[Passage extrait]:

Discrimination

Le principe de neutralité religieuse en entreprise

La Cour de cassation, ce vendredi 22 Novembre 2017, s'inscrit dans la continuité jurisprudentielle initiée par la Cour de justice de l'Union Européenne, qui permet aux entreprises privées de mieux connaître le cadre juridique traitant du comportement religieux de leurs salariés. Comment ce principe fonctionne en entreprise ? Avec l'expertise de Maître Antoine Bighinatti, ce principe n'aura plus de secrets pour vous !

Pouvez-vous vous présenter en quelques mots ?

Je suis Avocat spécialiste en droit du travail au sein du Cabinet ACTION-CONSEILS à Valenciennes.

J’ai toujours eu une passion pour cette matière qui est à la fois très technique et particulièrement vivante puisqu’elle est en constante évolution tant sur le plan de la loi qu’avec les accords collectifs et les interprétations jurisprudentielles qui sont faites de l’ensemble de ces dispositions.

J’enseigne également cette matière à la faculté de droit et de gestion de Valenciennes et intervient auprès du Centre de Formation des Avocats de Lille (IXAD) pour former les jeunes élèves avocats qui se destinent à cette carrière.

Je collabore tant avec des organisations syndicales de salariés qu’avec des entreprises et plus particulièrement leur service des Ressources Humaines.

La formation et la réactivité sont au cœur des préoccupations du Cabinet ACTION-CONSEILS. (www.action-conseils.com).

Pouvez-vous présenter l’utilité de ce principe pour l’employeur ? Et pour le salarié ?

Quand bien même une entreprise a eu une finalité économique, elle constitue un lieu de socialisations, de discussions, d’interactions et parfois même de confrontations tenant à la personnalité des salariés, leur histoire, leurs convictions, leur culture mais aussi leur croyance ou non croyance religieuse.

Il a été observé que les acteurs de l’entreprise étaient de plus en plus fréquemment confrontés aux difficultés liées à l’expression des convictions religieuses.

L’article 1er de la constitution du 4 octobre 1958 reprend l’article 10 de la déclaration des droits de l’Homme et du Citoyen et dispose que : « La France est une République indivisible, laïque, démocratique et sociale. Elle assure l’égalité devant la loi de tous les citoyens sans distinction d’origine, de race ou de religion. Elle respecte toutes les croyances. »

Ce principe de neutralité concerne l’Etat qui est laïque et indépendant de toute organisation religieuse, quelque qu’elle soit.

Le principe de laïcité figure au nombre des droits et libertés que la constitution garantit.
La neutralité est alors entendue comme l’absence de manifestation des convictions religieuses.

Cela étant, une entreprise ou une organisation privée n’est pas tenue à une obligation de neutralité.

Elle se doit de respecter la liberté de l’ensemble des salariés, ainsi que de ses clients, de manifester leur religion dans les limites du bon fonctionnement de l’entreprise.

[Données]:

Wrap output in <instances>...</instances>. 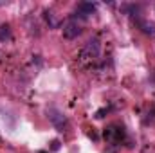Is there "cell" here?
I'll list each match as a JSON object with an SVG mask.
<instances>
[{"label": "cell", "mask_w": 155, "mask_h": 153, "mask_svg": "<svg viewBox=\"0 0 155 153\" xmlns=\"http://www.w3.org/2000/svg\"><path fill=\"white\" fill-rule=\"evenodd\" d=\"M63 36L67 40H74V38H78L79 34H81V31H83V27H81V24L78 22V20H69L65 25H63Z\"/></svg>", "instance_id": "cell-1"}, {"label": "cell", "mask_w": 155, "mask_h": 153, "mask_svg": "<svg viewBox=\"0 0 155 153\" xmlns=\"http://www.w3.org/2000/svg\"><path fill=\"white\" fill-rule=\"evenodd\" d=\"M47 115H49L51 122H52V124H54L58 130H63V126L67 124V119H65V115L61 114L60 110H56V108H49Z\"/></svg>", "instance_id": "cell-2"}, {"label": "cell", "mask_w": 155, "mask_h": 153, "mask_svg": "<svg viewBox=\"0 0 155 153\" xmlns=\"http://www.w3.org/2000/svg\"><path fill=\"white\" fill-rule=\"evenodd\" d=\"M123 128H119L116 124H112V126H108L107 130H105V139L108 141V142H119L121 139H123Z\"/></svg>", "instance_id": "cell-3"}, {"label": "cell", "mask_w": 155, "mask_h": 153, "mask_svg": "<svg viewBox=\"0 0 155 153\" xmlns=\"http://www.w3.org/2000/svg\"><path fill=\"white\" fill-rule=\"evenodd\" d=\"M94 11H96V4H92V2H81V4H78V7H76V15H79L81 18L90 16Z\"/></svg>", "instance_id": "cell-4"}, {"label": "cell", "mask_w": 155, "mask_h": 153, "mask_svg": "<svg viewBox=\"0 0 155 153\" xmlns=\"http://www.w3.org/2000/svg\"><path fill=\"white\" fill-rule=\"evenodd\" d=\"M87 54H88V58H97V56H99V41L96 38L90 40V41L87 43V47L83 49V54H81V56L85 58Z\"/></svg>", "instance_id": "cell-5"}, {"label": "cell", "mask_w": 155, "mask_h": 153, "mask_svg": "<svg viewBox=\"0 0 155 153\" xmlns=\"http://www.w3.org/2000/svg\"><path fill=\"white\" fill-rule=\"evenodd\" d=\"M137 24H139V29H141L144 34H148V36H155V24L148 22V20H139Z\"/></svg>", "instance_id": "cell-6"}, {"label": "cell", "mask_w": 155, "mask_h": 153, "mask_svg": "<svg viewBox=\"0 0 155 153\" xmlns=\"http://www.w3.org/2000/svg\"><path fill=\"white\" fill-rule=\"evenodd\" d=\"M11 38V29H9V25H0V41H4V40H9Z\"/></svg>", "instance_id": "cell-7"}]
</instances>
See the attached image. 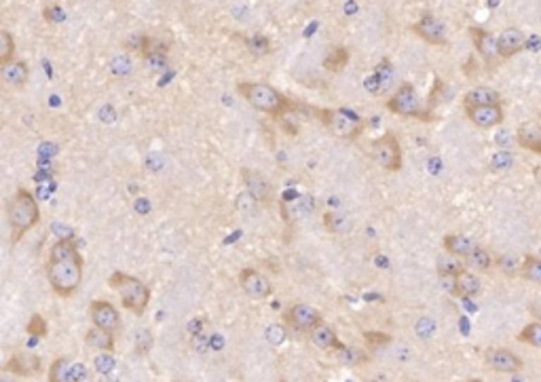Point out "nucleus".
Wrapping results in <instances>:
<instances>
[{"label":"nucleus","mask_w":541,"mask_h":382,"mask_svg":"<svg viewBox=\"0 0 541 382\" xmlns=\"http://www.w3.org/2000/svg\"><path fill=\"white\" fill-rule=\"evenodd\" d=\"M237 93L258 112L271 116V118H279L284 114L296 112V104L286 97L279 89H275L273 85L267 82H254V80H241L237 82Z\"/></svg>","instance_id":"nucleus-1"},{"label":"nucleus","mask_w":541,"mask_h":382,"mask_svg":"<svg viewBox=\"0 0 541 382\" xmlns=\"http://www.w3.org/2000/svg\"><path fill=\"white\" fill-rule=\"evenodd\" d=\"M6 220L11 228V243H19L23 235L40 222V205L36 195L28 188H17L6 203Z\"/></svg>","instance_id":"nucleus-2"},{"label":"nucleus","mask_w":541,"mask_h":382,"mask_svg":"<svg viewBox=\"0 0 541 382\" xmlns=\"http://www.w3.org/2000/svg\"><path fill=\"white\" fill-rule=\"evenodd\" d=\"M44 271H47V279H49L51 290L61 298H70L80 288L85 262H83V256L68 258V260L49 258L47 264H44Z\"/></svg>","instance_id":"nucleus-3"},{"label":"nucleus","mask_w":541,"mask_h":382,"mask_svg":"<svg viewBox=\"0 0 541 382\" xmlns=\"http://www.w3.org/2000/svg\"><path fill=\"white\" fill-rule=\"evenodd\" d=\"M311 114L336 137L358 140L364 131V118L349 108H311Z\"/></svg>","instance_id":"nucleus-4"},{"label":"nucleus","mask_w":541,"mask_h":382,"mask_svg":"<svg viewBox=\"0 0 541 382\" xmlns=\"http://www.w3.org/2000/svg\"><path fill=\"white\" fill-rule=\"evenodd\" d=\"M108 285L114 292H118L123 309H127L135 315H144V311L148 309V302H150V288L144 281H140L133 275L114 271L108 277Z\"/></svg>","instance_id":"nucleus-5"},{"label":"nucleus","mask_w":541,"mask_h":382,"mask_svg":"<svg viewBox=\"0 0 541 382\" xmlns=\"http://www.w3.org/2000/svg\"><path fill=\"white\" fill-rule=\"evenodd\" d=\"M385 108L398 116H404V118H430L411 82H402L398 87V91L387 97Z\"/></svg>","instance_id":"nucleus-6"},{"label":"nucleus","mask_w":541,"mask_h":382,"mask_svg":"<svg viewBox=\"0 0 541 382\" xmlns=\"http://www.w3.org/2000/svg\"><path fill=\"white\" fill-rule=\"evenodd\" d=\"M370 154L372 159L377 161L379 167H383L385 171H400L402 169V146L398 142V135L396 133H385L381 137H377L372 142V148H370Z\"/></svg>","instance_id":"nucleus-7"},{"label":"nucleus","mask_w":541,"mask_h":382,"mask_svg":"<svg viewBox=\"0 0 541 382\" xmlns=\"http://www.w3.org/2000/svg\"><path fill=\"white\" fill-rule=\"evenodd\" d=\"M281 319H284V324L292 326V328L298 330V332H311L315 326H320V324L324 321L322 313H320L315 307L305 304V302H296V304L288 307V309L284 311Z\"/></svg>","instance_id":"nucleus-8"},{"label":"nucleus","mask_w":541,"mask_h":382,"mask_svg":"<svg viewBox=\"0 0 541 382\" xmlns=\"http://www.w3.org/2000/svg\"><path fill=\"white\" fill-rule=\"evenodd\" d=\"M423 42H427V44H434V47H444L446 42H449V38H446V27H444V23L436 17V15H432V13H425V15H421L415 23H413V27H411Z\"/></svg>","instance_id":"nucleus-9"},{"label":"nucleus","mask_w":541,"mask_h":382,"mask_svg":"<svg viewBox=\"0 0 541 382\" xmlns=\"http://www.w3.org/2000/svg\"><path fill=\"white\" fill-rule=\"evenodd\" d=\"M239 285L254 300H267L273 294L271 279L265 273L256 271V269H243L239 273Z\"/></svg>","instance_id":"nucleus-10"},{"label":"nucleus","mask_w":541,"mask_h":382,"mask_svg":"<svg viewBox=\"0 0 541 382\" xmlns=\"http://www.w3.org/2000/svg\"><path fill=\"white\" fill-rule=\"evenodd\" d=\"M89 315H91V324L95 328H102L112 334H116L121 330V315H118L116 307L108 300H93L89 304Z\"/></svg>","instance_id":"nucleus-11"},{"label":"nucleus","mask_w":541,"mask_h":382,"mask_svg":"<svg viewBox=\"0 0 541 382\" xmlns=\"http://www.w3.org/2000/svg\"><path fill=\"white\" fill-rule=\"evenodd\" d=\"M470 36H472L474 49L478 51V55H480L489 66H493L495 61L502 59V55H499V40H497L495 34H491V32L485 30V27L472 25V27H470Z\"/></svg>","instance_id":"nucleus-12"},{"label":"nucleus","mask_w":541,"mask_h":382,"mask_svg":"<svg viewBox=\"0 0 541 382\" xmlns=\"http://www.w3.org/2000/svg\"><path fill=\"white\" fill-rule=\"evenodd\" d=\"M485 359L489 364V368H493L495 372H502V374H516L525 368V362L510 349H489L485 353Z\"/></svg>","instance_id":"nucleus-13"},{"label":"nucleus","mask_w":541,"mask_h":382,"mask_svg":"<svg viewBox=\"0 0 541 382\" xmlns=\"http://www.w3.org/2000/svg\"><path fill=\"white\" fill-rule=\"evenodd\" d=\"M42 370V359L34 353H15L11 355V359L4 364V372L13 374L17 378H30L40 374Z\"/></svg>","instance_id":"nucleus-14"},{"label":"nucleus","mask_w":541,"mask_h":382,"mask_svg":"<svg viewBox=\"0 0 541 382\" xmlns=\"http://www.w3.org/2000/svg\"><path fill=\"white\" fill-rule=\"evenodd\" d=\"M241 182H243L245 190H248L250 195H254V197L260 201V205H269V203H271V199H273V186H271V182H269L260 171L250 169V167H243V169H241Z\"/></svg>","instance_id":"nucleus-15"},{"label":"nucleus","mask_w":541,"mask_h":382,"mask_svg":"<svg viewBox=\"0 0 541 382\" xmlns=\"http://www.w3.org/2000/svg\"><path fill=\"white\" fill-rule=\"evenodd\" d=\"M466 114H468V118H470L478 129H493V127H497V125L504 123V108H502V104L468 108Z\"/></svg>","instance_id":"nucleus-16"},{"label":"nucleus","mask_w":541,"mask_h":382,"mask_svg":"<svg viewBox=\"0 0 541 382\" xmlns=\"http://www.w3.org/2000/svg\"><path fill=\"white\" fill-rule=\"evenodd\" d=\"M516 144L525 150L541 154V118L521 123L516 129Z\"/></svg>","instance_id":"nucleus-17"},{"label":"nucleus","mask_w":541,"mask_h":382,"mask_svg":"<svg viewBox=\"0 0 541 382\" xmlns=\"http://www.w3.org/2000/svg\"><path fill=\"white\" fill-rule=\"evenodd\" d=\"M497 40H499V55H502V59H510V57H514L516 53H521L527 47V36L518 27H506L497 36Z\"/></svg>","instance_id":"nucleus-18"},{"label":"nucleus","mask_w":541,"mask_h":382,"mask_svg":"<svg viewBox=\"0 0 541 382\" xmlns=\"http://www.w3.org/2000/svg\"><path fill=\"white\" fill-rule=\"evenodd\" d=\"M309 338H311V343H313V347L315 349H322V351H339L341 347H345L341 340H339V336H336V332L326 324V321H322L320 326H315L311 332H309Z\"/></svg>","instance_id":"nucleus-19"},{"label":"nucleus","mask_w":541,"mask_h":382,"mask_svg":"<svg viewBox=\"0 0 541 382\" xmlns=\"http://www.w3.org/2000/svg\"><path fill=\"white\" fill-rule=\"evenodd\" d=\"M0 74L4 78V82H8L11 87H25L28 78H30V68H28V61L23 59H13L8 63H2L0 68Z\"/></svg>","instance_id":"nucleus-20"},{"label":"nucleus","mask_w":541,"mask_h":382,"mask_svg":"<svg viewBox=\"0 0 541 382\" xmlns=\"http://www.w3.org/2000/svg\"><path fill=\"white\" fill-rule=\"evenodd\" d=\"M493 104H502V95L499 91L491 89V87H474L463 95V108H478V106H493Z\"/></svg>","instance_id":"nucleus-21"},{"label":"nucleus","mask_w":541,"mask_h":382,"mask_svg":"<svg viewBox=\"0 0 541 382\" xmlns=\"http://www.w3.org/2000/svg\"><path fill=\"white\" fill-rule=\"evenodd\" d=\"M482 292V283L480 279L470 273V271H463L459 277H455V290H453V296L457 298H463V300H472L476 296H480Z\"/></svg>","instance_id":"nucleus-22"},{"label":"nucleus","mask_w":541,"mask_h":382,"mask_svg":"<svg viewBox=\"0 0 541 382\" xmlns=\"http://www.w3.org/2000/svg\"><path fill=\"white\" fill-rule=\"evenodd\" d=\"M478 243H474L470 237H466V235H457V233H453V235H446L444 239H442V247H444V252L446 254H451V256H457V258H468L472 252H474V247H476Z\"/></svg>","instance_id":"nucleus-23"},{"label":"nucleus","mask_w":541,"mask_h":382,"mask_svg":"<svg viewBox=\"0 0 541 382\" xmlns=\"http://www.w3.org/2000/svg\"><path fill=\"white\" fill-rule=\"evenodd\" d=\"M85 345H89L91 349H95L99 353H114V334L93 326L85 334Z\"/></svg>","instance_id":"nucleus-24"},{"label":"nucleus","mask_w":541,"mask_h":382,"mask_svg":"<svg viewBox=\"0 0 541 382\" xmlns=\"http://www.w3.org/2000/svg\"><path fill=\"white\" fill-rule=\"evenodd\" d=\"M334 357H336V362H339L341 366H347V368L364 366V364L370 362V355H368L364 349H360V347H349V345H345V347H341L339 351H334Z\"/></svg>","instance_id":"nucleus-25"},{"label":"nucleus","mask_w":541,"mask_h":382,"mask_svg":"<svg viewBox=\"0 0 541 382\" xmlns=\"http://www.w3.org/2000/svg\"><path fill=\"white\" fill-rule=\"evenodd\" d=\"M47 382H76L74 378V362L66 357H57L47 374Z\"/></svg>","instance_id":"nucleus-26"},{"label":"nucleus","mask_w":541,"mask_h":382,"mask_svg":"<svg viewBox=\"0 0 541 382\" xmlns=\"http://www.w3.org/2000/svg\"><path fill=\"white\" fill-rule=\"evenodd\" d=\"M245 49L254 55V57H267L273 51L271 38L265 34H252V36H241Z\"/></svg>","instance_id":"nucleus-27"},{"label":"nucleus","mask_w":541,"mask_h":382,"mask_svg":"<svg viewBox=\"0 0 541 382\" xmlns=\"http://www.w3.org/2000/svg\"><path fill=\"white\" fill-rule=\"evenodd\" d=\"M142 59H144V66H146L148 70H154V72L165 70V68L169 66L167 47H161V44H157V40H154V47H152L146 55H142Z\"/></svg>","instance_id":"nucleus-28"},{"label":"nucleus","mask_w":541,"mask_h":382,"mask_svg":"<svg viewBox=\"0 0 541 382\" xmlns=\"http://www.w3.org/2000/svg\"><path fill=\"white\" fill-rule=\"evenodd\" d=\"M76 256H80V252H78V245L74 239H57L49 249V258H53V260H68V258H76Z\"/></svg>","instance_id":"nucleus-29"},{"label":"nucleus","mask_w":541,"mask_h":382,"mask_svg":"<svg viewBox=\"0 0 541 382\" xmlns=\"http://www.w3.org/2000/svg\"><path fill=\"white\" fill-rule=\"evenodd\" d=\"M436 271L440 277H459L466 271V264L457 260V256H440L436 262Z\"/></svg>","instance_id":"nucleus-30"},{"label":"nucleus","mask_w":541,"mask_h":382,"mask_svg":"<svg viewBox=\"0 0 541 382\" xmlns=\"http://www.w3.org/2000/svg\"><path fill=\"white\" fill-rule=\"evenodd\" d=\"M493 256L489 254V249H485L482 245H476L474 252L466 258V264L472 266L474 271H489L493 266Z\"/></svg>","instance_id":"nucleus-31"},{"label":"nucleus","mask_w":541,"mask_h":382,"mask_svg":"<svg viewBox=\"0 0 541 382\" xmlns=\"http://www.w3.org/2000/svg\"><path fill=\"white\" fill-rule=\"evenodd\" d=\"M347 63H349V51L345 47H334L324 59V68L330 72H341Z\"/></svg>","instance_id":"nucleus-32"},{"label":"nucleus","mask_w":541,"mask_h":382,"mask_svg":"<svg viewBox=\"0 0 541 382\" xmlns=\"http://www.w3.org/2000/svg\"><path fill=\"white\" fill-rule=\"evenodd\" d=\"M521 277H523L525 281L540 283L541 285V258H537V256H527V258L523 260Z\"/></svg>","instance_id":"nucleus-33"},{"label":"nucleus","mask_w":541,"mask_h":382,"mask_svg":"<svg viewBox=\"0 0 541 382\" xmlns=\"http://www.w3.org/2000/svg\"><path fill=\"white\" fill-rule=\"evenodd\" d=\"M322 220H324V228L328 233H343L349 226V220L341 211H326L322 216Z\"/></svg>","instance_id":"nucleus-34"},{"label":"nucleus","mask_w":541,"mask_h":382,"mask_svg":"<svg viewBox=\"0 0 541 382\" xmlns=\"http://www.w3.org/2000/svg\"><path fill=\"white\" fill-rule=\"evenodd\" d=\"M516 338H518V343H525V345H531L535 349H541V321H533V324L525 326L523 332Z\"/></svg>","instance_id":"nucleus-35"},{"label":"nucleus","mask_w":541,"mask_h":382,"mask_svg":"<svg viewBox=\"0 0 541 382\" xmlns=\"http://www.w3.org/2000/svg\"><path fill=\"white\" fill-rule=\"evenodd\" d=\"M15 59V38L8 30H0V63Z\"/></svg>","instance_id":"nucleus-36"},{"label":"nucleus","mask_w":541,"mask_h":382,"mask_svg":"<svg viewBox=\"0 0 541 382\" xmlns=\"http://www.w3.org/2000/svg\"><path fill=\"white\" fill-rule=\"evenodd\" d=\"M110 72L116 76V78H125L133 72V61L131 57L127 55H116L112 61H110Z\"/></svg>","instance_id":"nucleus-37"},{"label":"nucleus","mask_w":541,"mask_h":382,"mask_svg":"<svg viewBox=\"0 0 541 382\" xmlns=\"http://www.w3.org/2000/svg\"><path fill=\"white\" fill-rule=\"evenodd\" d=\"M375 72H377V76H379V80H381L383 93L389 91V87H391V82H394V63L385 57V59H381V63L375 68Z\"/></svg>","instance_id":"nucleus-38"},{"label":"nucleus","mask_w":541,"mask_h":382,"mask_svg":"<svg viewBox=\"0 0 541 382\" xmlns=\"http://www.w3.org/2000/svg\"><path fill=\"white\" fill-rule=\"evenodd\" d=\"M364 340H366V347L370 351H379V349L389 347L394 338L389 334H383V332H364Z\"/></svg>","instance_id":"nucleus-39"},{"label":"nucleus","mask_w":541,"mask_h":382,"mask_svg":"<svg viewBox=\"0 0 541 382\" xmlns=\"http://www.w3.org/2000/svg\"><path fill=\"white\" fill-rule=\"evenodd\" d=\"M42 17H44L47 23H63L68 19V13H66V8L61 4L51 2V4H47L42 8Z\"/></svg>","instance_id":"nucleus-40"},{"label":"nucleus","mask_w":541,"mask_h":382,"mask_svg":"<svg viewBox=\"0 0 541 382\" xmlns=\"http://www.w3.org/2000/svg\"><path fill=\"white\" fill-rule=\"evenodd\" d=\"M495 262H497L499 271H502L504 275H508V277H516V275L521 273V269H523V266H518V258L512 256V254H504V256H499Z\"/></svg>","instance_id":"nucleus-41"},{"label":"nucleus","mask_w":541,"mask_h":382,"mask_svg":"<svg viewBox=\"0 0 541 382\" xmlns=\"http://www.w3.org/2000/svg\"><path fill=\"white\" fill-rule=\"evenodd\" d=\"M25 332H28L30 336H34V338H44V336H47V321L42 319V315L34 313V315L30 317L28 326H25Z\"/></svg>","instance_id":"nucleus-42"},{"label":"nucleus","mask_w":541,"mask_h":382,"mask_svg":"<svg viewBox=\"0 0 541 382\" xmlns=\"http://www.w3.org/2000/svg\"><path fill=\"white\" fill-rule=\"evenodd\" d=\"M235 205H237V209L243 211V214H254V211L258 209L260 201H258L254 195H250V192L245 190V192H241V195L235 199Z\"/></svg>","instance_id":"nucleus-43"},{"label":"nucleus","mask_w":541,"mask_h":382,"mask_svg":"<svg viewBox=\"0 0 541 382\" xmlns=\"http://www.w3.org/2000/svg\"><path fill=\"white\" fill-rule=\"evenodd\" d=\"M93 366H95L97 374H102V376H108V374L114 370L116 362H114L112 353H99V355L93 359Z\"/></svg>","instance_id":"nucleus-44"},{"label":"nucleus","mask_w":541,"mask_h":382,"mask_svg":"<svg viewBox=\"0 0 541 382\" xmlns=\"http://www.w3.org/2000/svg\"><path fill=\"white\" fill-rule=\"evenodd\" d=\"M514 165V154L508 152V150H499L497 154L491 156V167L495 171H504V169H510Z\"/></svg>","instance_id":"nucleus-45"},{"label":"nucleus","mask_w":541,"mask_h":382,"mask_svg":"<svg viewBox=\"0 0 541 382\" xmlns=\"http://www.w3.org/2000/svg\"><path fill=\"white\" fill-rule=\"evenodd\" d=\"M154 338L148 330H142L138 336H135V355H146L152 347Z\"/></svg>","instance_id":"nucleus-46"},{"label":"nucleus","mask_w":541,"mask_h":382,"mask_svg":"<svg viewBox=\"0 0 541 382\" xmlns=\"http://www.w3.org/2000/svg\"><path fill=\"white\" fill-rule=\"evenodd\" d=\"M267 340H269L273 347L284 345V340H286V328H281V326H277V324L269 326V330H267Z\"/></svg>","instance_id":"nucleus-47"},{"label":"nucleus","mask_w":541,"mask_h":382,"mask_svg":"<svg viewBox=\"0 0 541 382\" xmlns=\"http://www.w3.org/2000/svg\"><path fill=\"white\" fill-rule=\"evenodd\" d=\"M364 87H366V91H368V93H372V95H383L381 80H379L377 72H372V74L364 80Z\"/></svg>","instance_id":"nucleus-48"},{"label":"nucleus","mask_w":541,"mask_h":382,"mask_svg":"<svg viewBox=\"0 0 541 382\" xmlns=\"http://www.w3.org/2000/svg\"><path fill=\"white\" fill-rule=\"evenodd\" d=\"M292 114V112H290ZM290 114H284V116H279L277 121L281 123V131L284 133H288V135H298V125L290 118Z\"/></svg>","instance_id":"nucleus-49"},{"label":"nucleus","mask_w":541,"mask_h":382,"mask_svg":"<svg viewBox=\"0 0 541 382\" xmlns=\"http://www.w3.org/2000/svg\"><path fill=\"white\" fill-rule=\"evenodd\" d=\"M434 328H436V324H434L432 319H421V321L417 324V334L425 338V336L434 334Z\"/></svg>","instance_id":"nucleus-50"},{"label":"nucleus","mask_w":541,"mask_h":382,"mask_svg":"<svg viewBox=\"0 0 541 382\" xmlns=\"http://www.w3.org/2000/svg\"><path fill=\"white\" fill-rule=\"evenodd\" d=\"M51 230L57 235V239H74L72 228H70V226H66V224H53V228H51Z\"/></svg>","instance_id":"nucleus-51"},{"label":"nucleus","mask_w":541,"mask_h":382,"mask_svg":"<svg viewBox=\"0 0 541 382\" xmlns=\"http://www.w3.org/2000/svg\"><path fill=\"white\" fill-rule=\"evenodd\" d=\"M193 343H195V349H197L199 353H203V351H207V349L212 347L209 338H207V336H203V332H201V334H197V336H193Z\"/></svg>","instance_id":"nucleus-52"},{"label":"nucleus","mask_w":541,"mask_h":382,"mask_svg":"<svg viewBox=\"0 0 541 382\" xmlns=\"http://www.w3.org/2000/svg\"><path fill=\"white\" fill-rule=\"evenodd\" d=\"M74 378L76 382H87L89 378V370L83 364H74Z\"/></svg>","instance_id":"nucleus-53"},{"label":"nucleus","mask_w":541,"mask_h":382,"mask_svg":"<svg viewBox=\"0 0 541 382\" xmlns=\"http://www.w3.org/2000/svg\"><path fill=\"white\" fill-rule=\"evenodd\" d=\"M201 328H203V319H199V317H197V319H193V321H188V326H186V330H188L193 336L201 334V332H203Z\"/></svg>","instance_id":"nucleus-54"},{"label":"nucleus","mask_w":541,"mask_h":382,"mask_svg":"<svg viewBox=\"0 0 541 382\" xmlns=\"http://www.w3.org/2000/svg\"><path fill=\"white\" fill-rule=\"evenodd\" d=\"M51 178H53V169H36V173H34L36 182H44V180H51Z\"/></svg>","instance_id":"nucleus-55"},{"label":"nucleus","mask_w":541,"mask_h":382,"mask_svg":"<svg viewBox=\"0 0 541 382\" xmlns=\"http://www.w3.org/2000/svg\"><path fill=\"white\" fill-rule=\"evenodd\" d=\"M529 313H531L537 321H541V298L533 300V302L529 304Z\"/></svg>","instance_id":"nucleus-56"},{"label":"nucleus","mask_w":541,"mask_h":382,"mask_svg":"<svg viewBox=\"0 0 541 382\" xmlns=\"http://www.w3.org/2000/svg\"><path fill=\"white\" fill-rule=\"evenodd\" d=\"M495 140H497V144H499V146H508V144H510V133H506V131H504V133H499Z\"/></svg>","instance_id":"nucleus-57"},{"label":"nucleus","mask_w":541,"mask_h":382,"mask_svg":"<svg viewBox=\"0 0 541 382\" xmlns=\"http://www.w3.org/2000/svg\"><path fill=\"white\" fill-rule=\"evenodd\" d=\"M209 343H212V349H222V338L214 336V338H209Z\"/></svg>","instance_id":"nucleus-58"},{"label":"nucleus","mask_w":541,"mask_h":382,"mask_svg":"<svg viewBox=\"0 0 541 382\" xmlns=\"http://www.w3.org/2000/svg\"><path fill=\"white\" fill-rule=\"evenodd\" d=\"M535 178H537V182H540V184H541V165H540V167H537V169H535Z\"/></svg>","instance_id":"nucleus-59"},{"label":"nucleus","mask_w":541,"mask_h":382,"mask_svg":"<svg viewBox=\"0 0 541 382\" xmlns=\"http://www.w3.org/2000/svg\"><path fill=\"white\" fill-rule=\"evenodd\" d=\"M99 382H116V381H114L112 376H104V378H102V381H99Z\"/></svg>","instance_id":"nucleus-60"},{"label":"nucleus","mask_w":541,"mask_h":382,"mask_svg":"<svg viewBox=\"0 0 541 382\" xmlns=\"http://www.w3.org/2000/svg\"><path fill=\"white\" fill-rule=\"evenodd\" d=\"M0 382H17V381H15V378H8V376H4V378H2Z\"/></svg>","instance_id":"nucleus-61"},{"label":"nucleus","mask_w":541,"mask_h":382,"mask_svg":"<svg viewBox=\"0 0 541 382\" xmlns=\"http://www.w3.org/2000/svg\"><path fill=\"white\" fill-rule=\"evenodd\" d=\"M459 382H482L480 378H470V381H459Z\"/></svg>","instance_id":"nucleus-62"},{"label":"nucleus","mask_w":541,"mask_h":382,"mask_svg":"<svg viewBox=\"0 0 541 382\" xmlns=\"http://www.w3.org/2000/svg\"><path fill=\"white\" fill-rule=\"evenodd\" d=\"M171 382H190V381H171Z\"/></svg>","instance_id":"nucleus-63"},{"label":"nucleus","mask_w":541,"mask_h":382,"mask_svg":"<svg viewBox=\"0 0 541 382\" xmlns=\"http://www.w3.org/2000/svg\"><path fill=\"white\" fill-rule=\"evenodd\" d=\"M279 382H288V381H279Z\"/></svg>","instance_id":"nucleus-64"}]
</instances>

[Consigne 1]: Mettez à jour l'extrait sur la neutralité religieuse en entreprise en le reproduisant depuis « Le principe de laïcité » jusqu'à « obligation de neutralité. » inclus, avec « neutralité » remplacé par « impartialité ».
[Consigne 2]: Poursuivez l'extrait sur la neutralité religieuse en entreprise à partir de sa dernière phrase.

[Réponse rédigée 1]:
Le principe de laïcité figure au nombre des droits et libertés que la constitution garantit.
La impartialité est alors entendue comme l’absence de manifestation des convictions religieuses.

Cela étant, une entreprise ou une organisation privée n’est pas tenue à une obligation de impartialité.

[Réponse rédigée 2]:
Dès lors, et au sein d’une communauté de travail, chaque salarié bénéficie de libertés et de droits fondamentaux que l’employeur doit, en sa qualité, faire respecter.

L’article L 1132-1 du code du travail précise qu’aucun salarié ne peut faire l’objet d’une mesure discriminatoire directe ou indirecte en raison notamment de ses convictions religieuses.

La neutralité implique pour l’employeur qu’il ne puisse être confronté à des revendications fondées exclusivement sur l’appartenance religieuse.

Au contraire, il lui appartient de faire respecter le principe de non-discrimination.

Pour le salarié, il s’agira précisément d’être protégé contre toute différence de traitement, le cas échéant, qui lui serait défavorable en raison de son appartenance vrai ou supposée à une religion.

Comment inscrit-on ce principe ?  Quelles sont les étapes clés ?

Dans le code du travail, les articles L.1121-1 et L.1321-3 garantissent les libertés individuelles et collectives de chacun des salariés.

L’employeur peut néanmoins apporter des restrictions à la liberté de manifester des convictions, notamment sur le plan religieux, dès lors que cette restriction est justifiée à la fois par la nature de la tâche à accomplir et proportionnée au but recherché.

L’article L 1321-2-1 du code du travail tel qu’issu de la loi du 8 août 2016, dite « loi travail » donne la possibilité pour un employeur d’introduire dans son règlement intérieur des dispositions instaurant une neutralité au sein de l’entreprise conduisant à limiter l’expression des convictions notamment religieuses des salariés.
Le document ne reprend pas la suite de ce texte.